**WHAT YOU HAVE TO DO**
Please quote the data below verbatim, from the line containing "Amongst the items" through the end of the data.

── SUPPLIED DATA ──

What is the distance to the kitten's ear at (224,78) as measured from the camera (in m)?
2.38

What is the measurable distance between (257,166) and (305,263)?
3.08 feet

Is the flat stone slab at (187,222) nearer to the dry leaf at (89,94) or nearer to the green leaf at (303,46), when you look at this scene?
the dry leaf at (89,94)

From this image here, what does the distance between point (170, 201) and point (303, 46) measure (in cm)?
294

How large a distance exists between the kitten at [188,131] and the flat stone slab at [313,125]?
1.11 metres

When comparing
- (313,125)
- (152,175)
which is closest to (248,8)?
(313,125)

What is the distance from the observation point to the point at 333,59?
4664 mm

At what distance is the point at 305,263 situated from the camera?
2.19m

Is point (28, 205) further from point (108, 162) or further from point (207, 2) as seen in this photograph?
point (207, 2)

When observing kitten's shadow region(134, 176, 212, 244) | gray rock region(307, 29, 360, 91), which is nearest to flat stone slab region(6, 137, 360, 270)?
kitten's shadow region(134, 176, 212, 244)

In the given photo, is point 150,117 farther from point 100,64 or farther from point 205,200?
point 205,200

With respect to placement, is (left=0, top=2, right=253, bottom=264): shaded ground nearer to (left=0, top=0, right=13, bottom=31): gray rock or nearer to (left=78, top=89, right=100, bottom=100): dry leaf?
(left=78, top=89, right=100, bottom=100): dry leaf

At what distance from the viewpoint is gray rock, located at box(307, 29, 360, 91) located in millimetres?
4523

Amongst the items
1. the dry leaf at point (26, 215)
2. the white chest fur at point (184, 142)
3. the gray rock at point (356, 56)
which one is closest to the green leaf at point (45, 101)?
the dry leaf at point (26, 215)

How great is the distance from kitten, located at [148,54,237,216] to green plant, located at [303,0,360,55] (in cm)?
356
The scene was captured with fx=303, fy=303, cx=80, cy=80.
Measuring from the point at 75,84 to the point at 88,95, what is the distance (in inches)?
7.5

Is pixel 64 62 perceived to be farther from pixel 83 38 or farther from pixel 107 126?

───

**THE COMPLETED TASK**
Amongst the items
1. the dry leaf at point (26, 215)
2. the white chest fur at point (184, 142)
3. the gray rock at point (356, 56)
which one is closest to the green leaf at point (45, 101)?
the dry leaf at point (26, 215)

How great is the distance from kitten, located at [148,54,237,216] to green plant, located at [303,0,360,55] (in cm)?
356
The scene was captured with fx=303, fy=303, cx=80, cy=80.
Measuring from the point at 75,84 to the point at 88,95, what is the distance (in inches)?
7.5

Is pixel 64 62 perceived to be farther from pixel 83 38 or farther from pixel 107 126?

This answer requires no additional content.